OLEANNAIl faut aller au théâtre du Lucernaire en ce moment. J'y étais hier soir, les mains dans les poches, sans attente précise (surtout pas concernant les acteurs, Marie Thomas et David Seigneur. Pour une fois, je ne connaissais ni l'un ni l'autre, aucun risque d'être déçue :-D), sachant à peine de quoi parlait "Oleanna", la pièce proposée par ma copine Juju. C'est parfois agréable de se laisser porter...

Je vous assure, j'ai pris une sacrée claque.
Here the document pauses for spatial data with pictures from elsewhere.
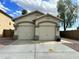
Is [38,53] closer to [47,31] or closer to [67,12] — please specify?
[47,31]

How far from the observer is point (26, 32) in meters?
27.2

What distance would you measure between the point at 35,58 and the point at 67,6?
1685 inches

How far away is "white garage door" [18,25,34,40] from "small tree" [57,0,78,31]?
2397 cm

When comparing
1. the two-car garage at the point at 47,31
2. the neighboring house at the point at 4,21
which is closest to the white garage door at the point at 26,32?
the two-car garage at the point at 47,31

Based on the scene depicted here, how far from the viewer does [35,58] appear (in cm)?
938

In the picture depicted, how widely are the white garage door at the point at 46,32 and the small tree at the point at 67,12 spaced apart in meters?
25.0

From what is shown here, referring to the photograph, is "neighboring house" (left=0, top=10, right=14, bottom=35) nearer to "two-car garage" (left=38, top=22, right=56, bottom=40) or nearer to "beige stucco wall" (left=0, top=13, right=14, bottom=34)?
"beige stucco wall" (left=0, top=13, right=14, bottom=34)

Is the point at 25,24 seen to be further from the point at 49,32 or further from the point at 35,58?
the point at 35,58

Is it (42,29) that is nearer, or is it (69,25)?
(42,29)

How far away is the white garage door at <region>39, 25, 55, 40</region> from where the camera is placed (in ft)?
82.0

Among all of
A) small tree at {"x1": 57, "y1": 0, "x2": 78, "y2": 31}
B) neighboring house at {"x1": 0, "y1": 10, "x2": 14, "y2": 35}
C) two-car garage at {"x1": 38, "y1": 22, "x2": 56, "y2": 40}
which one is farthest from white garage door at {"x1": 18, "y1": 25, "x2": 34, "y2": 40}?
small tree at {"x1": 57, "y1": 0, "x2": 78, "y2": 31}

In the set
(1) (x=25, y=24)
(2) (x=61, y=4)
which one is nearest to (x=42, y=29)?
(1) (x=25, y=24)

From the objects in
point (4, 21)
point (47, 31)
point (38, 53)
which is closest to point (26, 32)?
point (47, 31)

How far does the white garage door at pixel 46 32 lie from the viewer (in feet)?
82.0
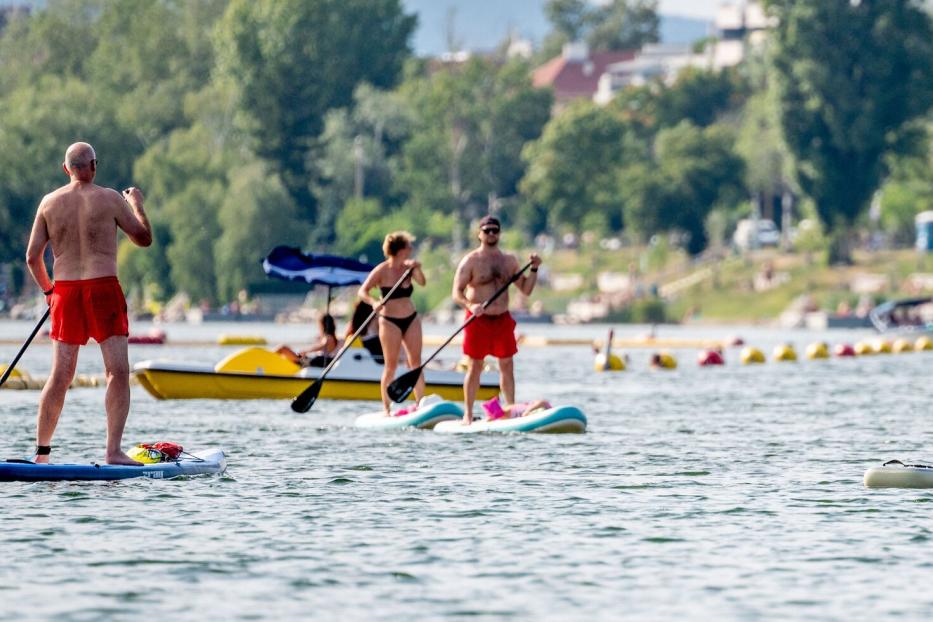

 Sur scène, un homme et une femme. John est professeur, sûr de lui, sur le point d'être titularisé, d'acheter une maison. Carol est étudiante, mal dans sa peau, laide, malheureuse, en échec. Le cours du professeur la dépasse, elle n'y comprend rien. Il la rassure, se montre conciliant, condescendant. Il parle, il parle beaucoup, il parle trop, entre deux sonneries de téléphone parasites. (Pas dans le public, je précise, mais sur scène. C'est exaspérant mais fait exprès: John passe beaucoup de temps en ligne avec sa femme et son agent immobilier)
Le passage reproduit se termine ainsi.